[MATERIAL FOR THIS EXERCISE Boundary: Start]

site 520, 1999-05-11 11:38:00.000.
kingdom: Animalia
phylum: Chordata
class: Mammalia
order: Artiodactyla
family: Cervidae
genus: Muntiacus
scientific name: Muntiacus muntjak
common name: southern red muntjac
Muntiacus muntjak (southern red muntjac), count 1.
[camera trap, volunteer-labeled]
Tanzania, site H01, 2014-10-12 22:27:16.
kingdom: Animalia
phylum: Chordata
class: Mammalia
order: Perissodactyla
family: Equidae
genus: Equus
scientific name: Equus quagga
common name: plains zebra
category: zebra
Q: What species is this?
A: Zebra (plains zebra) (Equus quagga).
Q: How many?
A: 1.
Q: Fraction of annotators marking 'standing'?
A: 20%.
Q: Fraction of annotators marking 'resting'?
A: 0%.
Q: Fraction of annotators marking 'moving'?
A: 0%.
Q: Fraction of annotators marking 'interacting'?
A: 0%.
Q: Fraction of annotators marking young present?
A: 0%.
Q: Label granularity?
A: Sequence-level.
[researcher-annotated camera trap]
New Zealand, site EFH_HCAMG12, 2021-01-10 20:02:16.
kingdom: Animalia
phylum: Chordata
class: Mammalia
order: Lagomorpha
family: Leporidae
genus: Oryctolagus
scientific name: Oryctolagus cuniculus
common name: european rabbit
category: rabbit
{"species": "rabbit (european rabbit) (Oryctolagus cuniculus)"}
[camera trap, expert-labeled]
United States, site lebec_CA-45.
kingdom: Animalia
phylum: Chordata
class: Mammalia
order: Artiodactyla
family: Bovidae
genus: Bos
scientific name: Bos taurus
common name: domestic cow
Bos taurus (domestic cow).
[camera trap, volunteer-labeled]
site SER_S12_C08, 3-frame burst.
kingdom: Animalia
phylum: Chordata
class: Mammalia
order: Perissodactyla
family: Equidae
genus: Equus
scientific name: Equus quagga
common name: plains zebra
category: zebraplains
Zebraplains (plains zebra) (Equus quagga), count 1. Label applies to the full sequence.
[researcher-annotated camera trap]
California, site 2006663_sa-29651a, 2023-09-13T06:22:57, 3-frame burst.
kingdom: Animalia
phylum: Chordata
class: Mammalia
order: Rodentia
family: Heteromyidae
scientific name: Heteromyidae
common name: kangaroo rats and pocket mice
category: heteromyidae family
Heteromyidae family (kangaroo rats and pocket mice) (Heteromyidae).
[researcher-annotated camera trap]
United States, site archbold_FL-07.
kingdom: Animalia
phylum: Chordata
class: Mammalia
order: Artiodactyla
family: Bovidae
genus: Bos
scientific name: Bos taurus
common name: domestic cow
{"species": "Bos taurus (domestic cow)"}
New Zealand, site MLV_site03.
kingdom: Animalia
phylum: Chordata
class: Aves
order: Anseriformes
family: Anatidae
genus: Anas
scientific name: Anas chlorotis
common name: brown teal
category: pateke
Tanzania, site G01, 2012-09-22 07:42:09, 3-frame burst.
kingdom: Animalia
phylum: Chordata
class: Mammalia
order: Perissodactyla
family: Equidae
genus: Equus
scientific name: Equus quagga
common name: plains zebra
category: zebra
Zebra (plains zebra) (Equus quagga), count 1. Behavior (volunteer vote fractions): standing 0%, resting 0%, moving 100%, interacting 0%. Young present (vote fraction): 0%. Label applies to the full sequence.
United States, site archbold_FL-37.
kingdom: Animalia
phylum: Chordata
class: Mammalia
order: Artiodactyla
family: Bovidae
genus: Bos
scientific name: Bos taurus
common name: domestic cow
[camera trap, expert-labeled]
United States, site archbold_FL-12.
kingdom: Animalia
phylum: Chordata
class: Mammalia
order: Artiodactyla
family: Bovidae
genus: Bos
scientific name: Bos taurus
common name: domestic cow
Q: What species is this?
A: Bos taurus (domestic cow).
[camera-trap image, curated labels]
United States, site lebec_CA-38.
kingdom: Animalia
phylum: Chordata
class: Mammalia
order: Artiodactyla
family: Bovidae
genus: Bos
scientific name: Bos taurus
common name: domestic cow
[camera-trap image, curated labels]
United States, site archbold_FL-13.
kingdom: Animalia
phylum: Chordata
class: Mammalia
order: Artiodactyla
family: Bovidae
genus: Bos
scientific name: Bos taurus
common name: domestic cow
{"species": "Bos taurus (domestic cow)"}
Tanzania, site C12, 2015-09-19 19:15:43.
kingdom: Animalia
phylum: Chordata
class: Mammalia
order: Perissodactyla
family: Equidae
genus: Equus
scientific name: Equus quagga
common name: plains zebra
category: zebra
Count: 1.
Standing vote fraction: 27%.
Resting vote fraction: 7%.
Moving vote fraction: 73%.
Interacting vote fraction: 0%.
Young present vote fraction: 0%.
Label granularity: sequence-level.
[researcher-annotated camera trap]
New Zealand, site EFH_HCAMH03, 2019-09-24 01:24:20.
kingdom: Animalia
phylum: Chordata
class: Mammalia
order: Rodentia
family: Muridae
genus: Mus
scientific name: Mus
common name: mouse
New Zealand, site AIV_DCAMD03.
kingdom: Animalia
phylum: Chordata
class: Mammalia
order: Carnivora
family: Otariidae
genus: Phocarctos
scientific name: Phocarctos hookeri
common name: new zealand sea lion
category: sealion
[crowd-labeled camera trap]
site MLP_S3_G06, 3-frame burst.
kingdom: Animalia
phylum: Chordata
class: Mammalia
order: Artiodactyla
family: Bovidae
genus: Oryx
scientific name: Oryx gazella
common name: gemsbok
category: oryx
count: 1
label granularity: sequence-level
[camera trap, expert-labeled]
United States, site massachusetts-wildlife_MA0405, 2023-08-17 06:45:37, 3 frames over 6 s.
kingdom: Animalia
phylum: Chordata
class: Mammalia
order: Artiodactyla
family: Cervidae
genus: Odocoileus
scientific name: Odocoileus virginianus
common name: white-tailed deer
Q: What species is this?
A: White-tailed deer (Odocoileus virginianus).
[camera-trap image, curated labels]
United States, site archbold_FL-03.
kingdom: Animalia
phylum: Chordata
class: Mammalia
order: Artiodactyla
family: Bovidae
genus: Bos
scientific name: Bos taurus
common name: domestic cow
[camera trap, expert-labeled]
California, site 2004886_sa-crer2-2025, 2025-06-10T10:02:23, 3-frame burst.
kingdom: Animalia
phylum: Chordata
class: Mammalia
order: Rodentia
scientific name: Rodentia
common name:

[MATERIAL FOR THIS EXERCISE Boundary: End]

§ WORK TO BE COMPLETED
Collect each line of the entries that has the word "granularity", copying it in full.

§ ANSWER TO THIS TASK
Q: Label granularity?
Label granularity: sequence-level.
label granularity: sequence-level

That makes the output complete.